Among other such resources, When Father Kills Mother: Guiding Children Through Trauma and Grief provides detailed documentation of cases where the father killed the mother (FKM) (Harris-Hendriks et al., 2000, 1993). Although there is a chapter within this book on the much less common phenomenon of mother kills father (MKF), a literature search did not reveal any further specific studies of the children in MKF cases.

Women appear to be much less violent than men, as reflected in the families we studied. We found only 22 families, with 44 children altogether, where the mother killed the father (Harris-Hendriks et al., 2000). Our study of MKF cases is based on the material drawn from this clinical sample and therefore may not be representative of all cases that occur.

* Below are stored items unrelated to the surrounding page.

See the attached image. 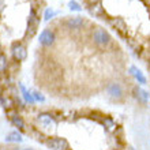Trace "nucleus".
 Returning <instances> with one entry per match:
<instances>
[{
	"mask_svg": "<svg viewBox=\"0 0 150 150\" xmlns=\"http://www.w3.org/2000/svg\"><path fill=\"white\" fill-rule=\"evenodd\" d=\"M130 150H135V149H132V147H130Z\"/></svg>",
	"mask_w": 150,
	"mask_h": 150,
	"instance_id": "22",
	"label": "nucleus"
},
{
	"mask_svg": "<svg viewBox=\"0 0 150 150\" xmlns=\"http://www.w3.org/2000/svg\"><path fill=\"white\" fill-rule=\"evenodd\" d=\"M7 57L4 55H0V72H4L7 70Z\"/></svg>",
	"mask_w": 150,
	"mask_h": 150,
	"instance_id": "17",
	"label": "nucleus"
},
{
	"mask_svg": "<svg viewBox=\"0 0 150 150\" xmlns=\"http://www.w3.org/2000/svg\"><path fill=\"white\" fill-rule=\"evenodd\" d=\"M19 87H21V90H22V94H23V98L26 103H30L33 104L34 103V97H33V93H30V91L26 89V87L22 85V83H19Z\"/></svg>",
	"mask_w": 150,
	"mask_h": 150,
	"instance_id": "11",
	"label": "nucleus"
},
{
	"mask_svg": "<svg viewBox=\"0 0 150 150\" xmlns=\"http://www.w3.org/2000/svg\"><path fill=\"white\" fill-rule=\"evenodd\" d=\"M68 7H70V10H72V11H82V7H81L75 0H71V1L68 3Z\"/></svg>",
	"mask_w": 150,
	"mask_h": 150,
	"instance_id": "18",
	"label": "nucleus"
},
{
	"mask_svg": "<svg viewBox=\"0 0 150 150\" xmlns=\"http://www.w3.org/2000/svg\"><path fill=\"white\" fill-rule=\"evenodd\" d=\"M10 119H11V123L15 127H18L19 130H25V122L22 120V117H21V116H18V115H11V116H10Z\"/></svg>",
	"mask_w": 150,
	"mask_h": 150,
	"instance_id": "10",
	"label": "nucleus"
},
{
	"mask_svg": "<svg viewBox=\"0 0 150 150\" xmlns=\"http://www.w3.org/2000/svg\"><path fill=\"white\" fill-rule=\"evenodd\" d=\"M87 3H90V4H96V3H100V0H86Z\"/></svg>",
	"mask_w": 150,
	"mask_h": 150,
	"instance_id": "21",
	"label": "nucleus"
},
{
	"mask_svg": "<svg viewBox=\"0 0 150 150\" xmlns=\"http://www.w3.org/2000/svg\"><path fill=\"white\" fill-rule=\"evenodd\" d=\"M47 145H48V147H49V149H52V150H66V149H68L67 139L59 138V137L49 139V141L47 142Z\"/></svg>",
	"mask_w": 150,
	"mask_h": 150,
	"instance_id": "2",
	"label": "nucleus"
},
{
	"mask_svg": "<svg viewBox=\"0 0 150 150\" xmlns=\"http://www.w3.org/2000/svg\"><path fill=\"white\" fill-rule=\"evenodd\" d=\"M66 23L70 29H81L85 25V19L81 16H72V18H68Z\"/></svg>",
	"mask_w": 150,
	"mask_h": 150,
	"instance_id": "7",
	"label": "nucleus"
},
{
	"mask_svg": "<svg viewBox=\"0 0 150 150\" xmlns=\"http://www.w3.org/2000/svg\"><path fill=\"white\" fill-rule=\"evenodd\" d=\"M107 91L112 98H120L123 96V90L119 83H111V85H108Z\"/></svg>",
	"mask_w": 150,
	"mask_h": 150,
	"instance_id": "5",
	"label": "nucleus"
},
{
	"mask_svg": "<svg viewBox=\"0 0 150 150\" xmlns=\"http://www.w3.org/2000/svg\"><path fill=\"white\" fill-rule=\"evenodd\" d=\"M90 12L93 14V15H96V16H103L104 10H103V7H101V4H100V3H96V4H91Z\"/></svg>",
	"mask_w": 150,
	"mask_h": 150,
	"instance_id": "15",
	"label": "nucleus"
},
{
	"mask_svg": "<svg viewBox=\"0 0 150 150\" xmlns=\"http://www.w3.org/2000/svg\"><path fill=\"white\" fill-rule=\"evenodd\" d=\"M55 41V34L51 30H44L41 34H40V42L42 45H51Z\"/></svg>",
	"mask_w": 150,
	"mask_h": 150,
	"instance_id": "6",
	"label": "nucleus"
},
{
	"mask_svg": "<svg viewBox=\"0 0 150 150\" xmlns=\"http://www.w3.org/2000/svg\"><path fill=\"white\" fill-rule=\"evenodd\" d=\"M53 15H55V12L52 11L51 8H47V10H45V15H44V19H45V21H49Z\"/></svg>",
	"mask_w": 150,
	"mask_h": 150,
	"instance_id": "19",
	"label": "nucleus"
},
{
	"mask_svg": "<svg viewBox=\"0 0 150 150\" xmlns=\"http://www.w3.org/2000/svg\"><path fill=\"white\" fill-rule=\"evenodd\" d=\"M0 104L1 107L6 108V109H11L14 107V101H12L8 96H0Z\"/></svg>",
	"mask_w": 150,
	"mask_h": 150,
	"instance_id": "12",
	"label": "nucleus"
},
{
	"mask_svg": "<svg viewBox=\"0 0 150 150\" xmlns=\"http://www.w3.org/2000/svg\"><path fill=\"white\" fill-rule=\"evenodd\" d=\"M23 150H32V149H23Z\"/></svg>",
	"mask_w": 150,
	"mask_h": 150,
	"instance_id": "23",
	"label": "nucleus"
},
{
	"mask_svg": "<svg viewBox=\"0 0 150 150\" xmlns=\"http://www.w3.org/2000/svg\"><path fill=\"white\" fill-rule=\"evenodd\" d=\"M103 124L105 127H107V130H109V131H113L115 128H116V124H115V122L112 120L111 117H105V119H103Z\"/></svg>",
	"mask_w": 150,
	"mask_h": 150,
	"instance_id": "16",
	"label": "nucleus"
},
{
	"mask_svg": "<svg viewBox=\"0 0 150 150\" xmlns=\"http://www.w3.org/2000/svg\"><path fill=\"white\" fill-rule=\"evenodd\" d=\"M37 120L44 128H53V127H56V120L51 113H40Z\"/></svg>",
	"mask_w": 150,
	"mask_h": 150,
	"instance_id": "3",
	"label": "nucleus"
},
{
	"mask_svg": "<svg viewBox=\"0 0 150 150\" xmlns=\"http://www.w3.org/2000/svg\"><path fill=\"white\" fill-rule=\"evenodd\" d=\"M6 141L7 142H22V135L18 131H12L6 137Z\"/></svg>",
	"mask_w": 150,
	"mask_h": 150,
	"instance_id": "13",
	"label": "nucleus"
},
{
	"mask_svg": "<svg viewBox=\"0 0 150 150\" xmlns=\"http://www.w3.org/2000/svg\"><path fill=\"white\" fill-rule=\"evenodd\" d=\"M93 40H94V42L97 44V45H107L108 42H109V40H111V37H109V34H108L104 29L101 28H97L93 32Z\"/></svg>",
	"mask_w": 150,
	"mask_h": 150,
	"instance_id": "1",
	"label": "nucleus"
},
{
	"mask_svg": "<svg viewBox=\"0 0 150 150\" xmlns=\"http://www.w3.org/2000/svg\"><path fill=\"white\" fill-rule=\"evenodd\" d=\"M33 97H34V101H41V103L45 100V98H44V96L40 94L38 91H34V93H33Z\"/></svg>",
	"mask_w": 150,
	"mask_h": 150,
	"instance_id": "20",
	"label": "nucleus"
},
{
	"mask_svg": "<svg viewBox=\"0 0 150 150\" xmlns=\"http://www.w3.org/2000/svg\"><path fill=\"white\" fill-rule=\"evenodd\" d=\"M130 74L138 81V83H141V85H146V78H145V75L142 74V71H141L139 68H137L135 66H131L130 67Z\"/></svg>",
	"mask_w": 150,
	"mask_h": 150,
	"instance_id": "8",
	"label": "nucleus"
},
{
	"mask_svg": "<svg viewBox=\"0 0 150 150\" xmlns=\"http://www.w3.org/2000/svg\"><path fill=\"white\" fill-rule=\"evenodd\" d=\"M11 52H12L14 59L18 60V62H22V60H25V59H26V56H28L26 48H25L22 44H18V42H15L14 45H12Z\"/></svg>",
	"mask_w": 150,
	"mask_h": 150,
	"instance_id": "4",
	"label": "nucleus"
},
{
	"mask_svg": "<svg viewBox=\"0 0 150 150\" xmlns=\"http://www.w3.org/2000/svg\"><path fill=\"white\" fill-rule=\"evenodd\" d=\"M134 94H135V97L141 101V103H147V101H149V98H150L149 93H147L146 90L141 89V87H135V89H134Z\"/></svg>",
	"mask_w": 150,
	"mask_h": 150,
	"instance_id": "9",
	"label": "nucleus"
},
{
	"mask_svg": "<svg viewBox=\"0 0 150 150\" xmlns=\"http://www.w3.org/2000/svg\"><path fill=\"white\" fill-rule=\"evenodd\" d=\"M112 25H113L115 28L117 29V30H119L120 33H126V32H127V26H126V23H124V21L120 19V18H117V19L112 21Z\"/></svg>",
	"mask_w": 150,
	"mask_h": 150,
	"instance_id": "14",
	"label": "nucleus"
}]
</instances>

The children in the study were referred to the team at different intervals after bereavement. Some children were referred for medico-legal assessment long after the critical incident and others for immediate post-trauma intervention. To obtain follow-up data, a questionnaire was administered by telephone to a social worker with current knowledge of the child's functioning. Follow-up information included questions about current and past placements, contact with the mother and relatives, contact with other mental health services and present functioning of the child with regard to health, school, and symptoms of posttraumatic stress disorder (PTSD) or other psychiatric disorders. Follow-up information was obtained on 21 of the 44 children.

The sample, while too small to enable us to draw any firm conclusions, reflects the total group of mothers who kill fathers in England and Wales. It is also difficult, due to small numbers, to be conclusive about the similarities and differences between FKM children and MKF children, although all the children had suffered significant emotional harm. However, some interesting points are worth highlighting.